Background: I have conducted some testing on a random sample of n=20 parts. The data is variable and I know nothing about the population statistics. I would like to use the data from this sample to make statements about the population (in particular, I would like to say with 95% confidence that the 99th percentile of the population is above some value).
I have read about the importance of checking normality for this type of analysis but have also read good posts about "low power" of a normality test when the sample size is relatively small. Those posts recommend that you check "graphically" and also to transform the data as necessary even if a basic normality check indicates there isn't a compelling reason to reject the null hypothesis that the data is normal.

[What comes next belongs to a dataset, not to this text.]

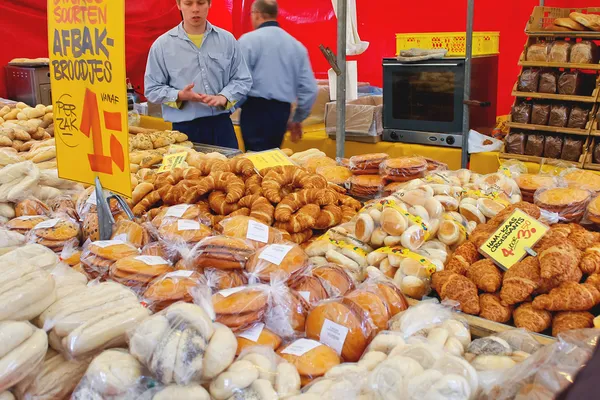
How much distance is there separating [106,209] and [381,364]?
4.13 feet

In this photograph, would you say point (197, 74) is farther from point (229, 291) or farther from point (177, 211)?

I transformed the data using a few basic transformations (square root, inverse, etc.) just to see what it would look like. None look drastically different but they do show different "p" values.
My question: Should I choose and use a transformation with the highest "p" value even if a (low powered) normality check of the untransformed data is not below .05?
As I understand it, that transformed data set would have the lowest probability of actually "not being normal". I've attached images of the normality checks I ran on the three sets (untransformed, transformed w/ square root, transformed w/ inversion) using Anderson-Darling.
The only stats tool I have available to me is Minitab.
***EDIT: The reason that I thought normality would be important is that it is typical in my industry to perform these types of reliability calculations using tables of "One-sided and Two-Sided Statistical Tolerance Limit Factors (k)" and the tables are only shown/valid for normal distributions. See, for example, "Tables for One-Sided Tolerance Limits" Industrial Quality Control, vol. XIV, no 10. You do this by calculating X +/- ks where X is sample mean, s is sample std dev, and k is from a table and is a function of desired confidence, reliability, and sample size.